Professor Maggie Snowling is based at the Department of Psychology, University of York. She served on Sir Jim Rose’s Expert Advisory Group on provision for Dyslexia (2009). She is Joint Editor of the Journal of Child Psychology and Psychiatry and the author of many influential works on dyslexia:
www.york.ac.uk/psychology

References

Carroll, J.M., Bowyer-Crane, C., Duff, F., Hulme, C., & Snowling, M.J.  (2011) Developing Language and Literacy: Effective intervention for language and literacy in the early years.  Oxford: Wiley-Blackwell.
Duff, F. J., & Clarke, P. J. (2011). Practitioner Review: Reading disorders – What are effective interventions and how should they be implemented and evaluated? Journal of Child Psychology & Psychiatry, 52, 3-12.
Fuchs, D., & Fuchs, L. (2006). Introduction to response to intervention: what, why, and how valid is it? Reading Research Quarterly, 41, 92-99.
Rose, J. (2006). Independent Review of the Teaching of Early Reading: Final Report. London: Department for Education and Skills Publications.
Rose, J. (2009). Identifying and teaching children and young people with dyslexia and literacy difficulties. DCSF Publications, DCSF- 00659-2009.
Snowling, M. J., & Hulme, C. (2011, in press). Evidence-based Interventions for Reading and Language Difficulties: Creating a Virtuous Circle.  British Journal of Educational Psychology, 81(1), 1-23.

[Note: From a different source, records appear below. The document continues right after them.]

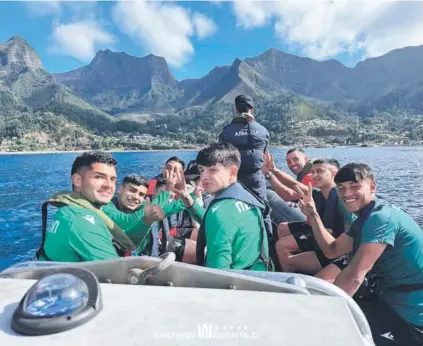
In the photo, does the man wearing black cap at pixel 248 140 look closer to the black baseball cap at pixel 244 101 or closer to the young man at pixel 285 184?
the black baseball cap at pixel 244 101

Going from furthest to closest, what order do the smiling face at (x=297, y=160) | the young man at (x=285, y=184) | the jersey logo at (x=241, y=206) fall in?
1. the smiling face at (x=297, y=160)
2. the young man at (x=285, y=184)
3. the jersey logo at (x=241, y=206)

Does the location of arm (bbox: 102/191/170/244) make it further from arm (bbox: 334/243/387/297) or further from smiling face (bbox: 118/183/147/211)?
arm (bbox: 334/243/387/297)

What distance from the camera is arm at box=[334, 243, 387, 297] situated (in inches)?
118

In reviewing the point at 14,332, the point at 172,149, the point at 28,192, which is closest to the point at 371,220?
the point at 14,332

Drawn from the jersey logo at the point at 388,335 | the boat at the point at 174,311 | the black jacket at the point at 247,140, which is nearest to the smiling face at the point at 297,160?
the black jacket at the point at 247,140

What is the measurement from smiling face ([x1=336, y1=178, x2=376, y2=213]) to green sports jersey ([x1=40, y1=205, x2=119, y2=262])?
2268 mm

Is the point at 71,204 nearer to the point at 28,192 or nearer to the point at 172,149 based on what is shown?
the point at 28,192

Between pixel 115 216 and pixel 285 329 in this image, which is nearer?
pixel 285 329

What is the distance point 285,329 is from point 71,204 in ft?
7.23

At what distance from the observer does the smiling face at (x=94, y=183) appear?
10.7 feet

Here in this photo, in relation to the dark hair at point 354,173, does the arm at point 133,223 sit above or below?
below

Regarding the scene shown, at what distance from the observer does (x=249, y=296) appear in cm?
157

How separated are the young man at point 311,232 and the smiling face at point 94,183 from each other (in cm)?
276

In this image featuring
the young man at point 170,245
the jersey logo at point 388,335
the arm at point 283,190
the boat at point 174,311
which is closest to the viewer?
the boat at point 174,311
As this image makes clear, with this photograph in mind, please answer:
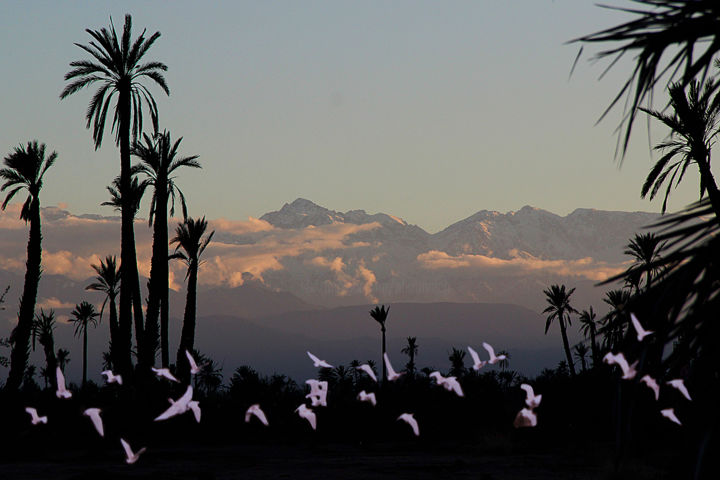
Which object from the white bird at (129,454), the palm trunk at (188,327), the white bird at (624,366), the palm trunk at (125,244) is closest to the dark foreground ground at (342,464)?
the white bird at (129,454)

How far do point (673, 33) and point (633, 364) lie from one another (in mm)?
2145

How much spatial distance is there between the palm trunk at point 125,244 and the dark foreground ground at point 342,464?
13.7 meters

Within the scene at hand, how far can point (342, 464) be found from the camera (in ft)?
49.6

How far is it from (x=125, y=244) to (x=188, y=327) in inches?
253

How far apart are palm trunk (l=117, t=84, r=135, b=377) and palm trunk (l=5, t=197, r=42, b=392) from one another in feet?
12.9

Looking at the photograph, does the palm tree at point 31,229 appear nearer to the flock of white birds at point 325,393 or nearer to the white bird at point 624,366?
the flock of white birds at point 325,393

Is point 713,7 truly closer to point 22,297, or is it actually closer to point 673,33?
point 673,33

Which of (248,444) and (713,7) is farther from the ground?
(713,7)

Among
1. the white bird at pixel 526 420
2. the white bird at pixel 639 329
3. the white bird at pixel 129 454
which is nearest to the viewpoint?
the white bird at pixel 639 329

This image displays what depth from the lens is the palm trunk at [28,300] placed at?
109 ft

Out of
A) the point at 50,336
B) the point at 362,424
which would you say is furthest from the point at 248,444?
the point at 50,336

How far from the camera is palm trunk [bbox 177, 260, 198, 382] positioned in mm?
35581

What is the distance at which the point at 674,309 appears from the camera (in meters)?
5.23

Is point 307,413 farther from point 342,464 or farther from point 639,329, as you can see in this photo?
point 639,329
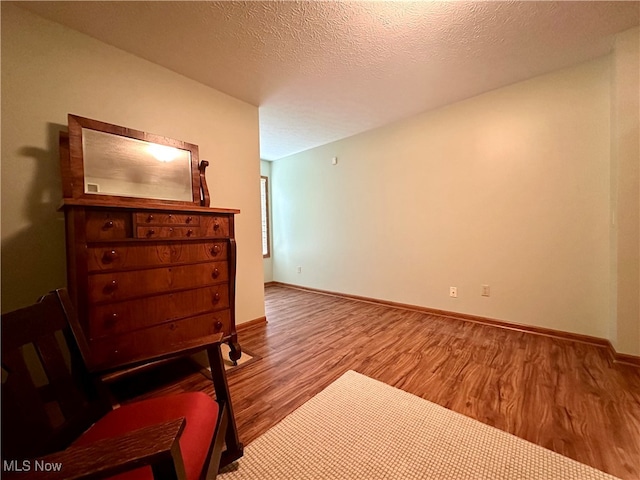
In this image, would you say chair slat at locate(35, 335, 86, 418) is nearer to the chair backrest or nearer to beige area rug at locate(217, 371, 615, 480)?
the chair backrest

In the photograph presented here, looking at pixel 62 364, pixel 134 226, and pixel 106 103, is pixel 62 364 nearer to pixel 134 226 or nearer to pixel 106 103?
pixel 134 226

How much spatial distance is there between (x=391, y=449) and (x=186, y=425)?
0.92 meters

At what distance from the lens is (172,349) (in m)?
1.02

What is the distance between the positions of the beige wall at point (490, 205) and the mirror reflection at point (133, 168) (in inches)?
93.9

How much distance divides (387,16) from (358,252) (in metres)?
2.71

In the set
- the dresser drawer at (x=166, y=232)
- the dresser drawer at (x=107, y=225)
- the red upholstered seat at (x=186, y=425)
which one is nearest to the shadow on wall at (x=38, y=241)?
the dresser drawer at (x=107, y=225)

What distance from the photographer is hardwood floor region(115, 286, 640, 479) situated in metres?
1.25

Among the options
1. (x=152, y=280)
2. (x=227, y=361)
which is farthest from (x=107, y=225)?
(x=227, y=361)

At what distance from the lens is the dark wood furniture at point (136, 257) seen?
1.34 m

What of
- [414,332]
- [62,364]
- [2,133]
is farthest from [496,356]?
[2,133]

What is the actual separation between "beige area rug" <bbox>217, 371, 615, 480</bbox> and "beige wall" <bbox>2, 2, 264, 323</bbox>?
1749 millimetres

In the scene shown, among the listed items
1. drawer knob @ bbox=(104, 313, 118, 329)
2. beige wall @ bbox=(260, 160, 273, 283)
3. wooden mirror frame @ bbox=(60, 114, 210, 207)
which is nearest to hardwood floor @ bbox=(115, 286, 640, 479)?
drawer knob @ bbox=(104, 313, 118, 329)

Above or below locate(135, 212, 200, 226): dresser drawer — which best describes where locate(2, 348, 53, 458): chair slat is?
below

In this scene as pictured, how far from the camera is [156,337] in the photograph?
1550 millimetres
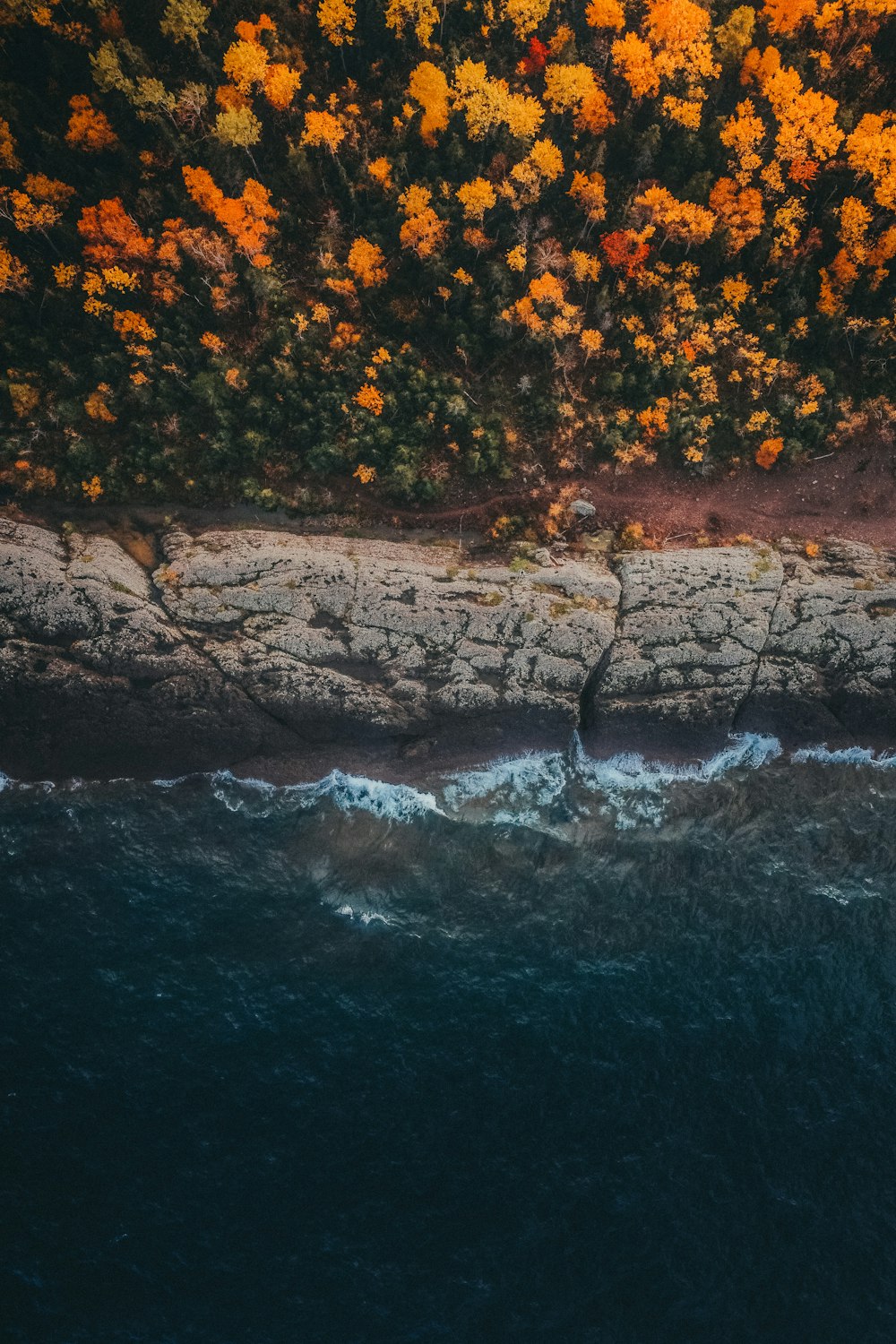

Snowling, M. J., Duff, F., Petrou, A., Schiffeldrin, J., & Bailey, A. M. (2011). Identification of children at risk of dyslexia: the validity of teacher judgements using “Phonic Phases”. Journal of Research in Reading, 34(2), 157-170.
Vellutino, F. R., Fletcher, J. M., Snowling, M. J., & Scanlon, D. M. (2004). Specific reading disability (dyslexia):  what have we learned in the past four decades? Journal of Child Psychology & Psychiatry, 45(1), 2-40.